As many users have discovered, KiCad 6.00 will support converting a straight bend to a rounded bend using the “fillet” function to give the layout a better physical appearance. I found this is a great feature.
However, what I’m not sure is whether I should trust it for high-speed, impedance controlled differential signals like SATA, USB 3 or PCIe. The existing differential pair routing mode is well-tested and I know it always creates compliant traces from experience. But how reliable is the “fillet” function? Are the traces still satisfy the differential pair gap design rules at the rounded corner? Is it possible that using the “fillet” can create differential pairs that violates the design rule? Also, what is the recommended fillet radius?
KiCad-nightly V5.99 is released especially for testing purposes.
So backup you work, and try it out on a copy.
One thing you have to be aware of, is that once you save a project in KiCad-nightly V5.99, it can no longer be oped with KiCad V5.1.x. File formats have changed significantly (Especially the schematic)
Thanks for the reply, but I’m sorry to say that this didn’t answer the question. I’m asking the technical properties of the “Fillet” feature, not the precautions to take when using a nightly build, although it’s good to know.
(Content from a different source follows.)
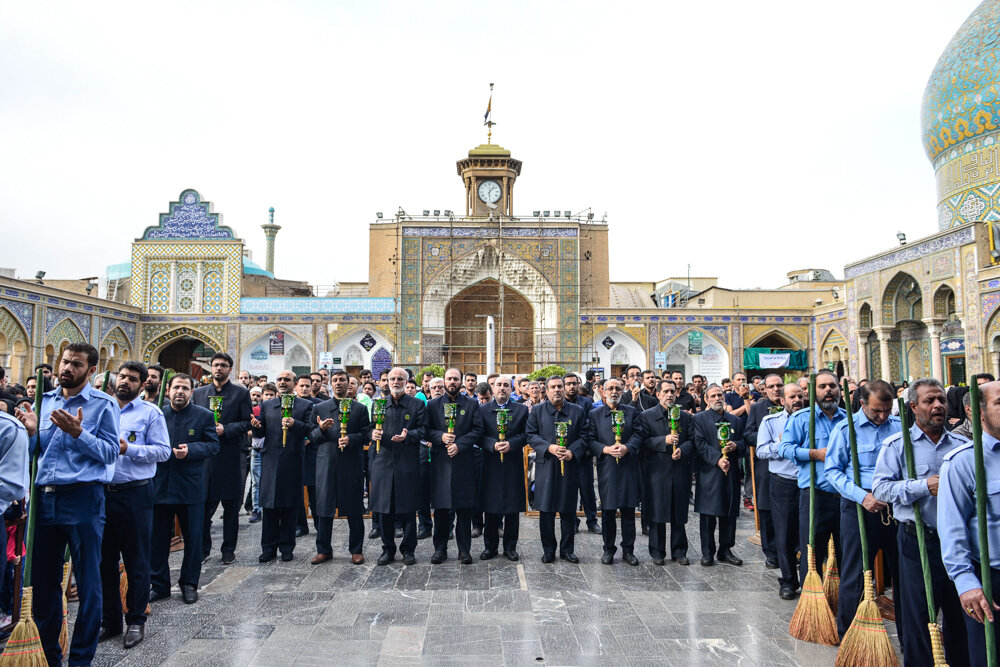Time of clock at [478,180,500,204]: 6:07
In particular, it appears to me that the “Fillet” feature only considers individual traces, although I tried it on some traces and it seems to give good results, but not taking the diffpair into account is worrisome to me - for example, if the diffpair gap is 5 mil, is it possible that the Fillet feature may silently create a 6-mil gap at some locations without being noticed? Any information on the implementation details or testing experience is appreciated.
The fillet tool is designed for single tracks and does not consider differential pairs specially. That said, it should be no problem to fillet differential pairs if you account for this when determining what radius to use. In order to get a constant gap between the pair members through a corner, the radius of the inside track must be smaller than the radius of the outside track. In other words, both arcs must share a common center point. If you increase the fillet radius by the distance between the track centerlines (i.e. the DP gap plus the DP trace width) for the outside track, you should get a perfect result.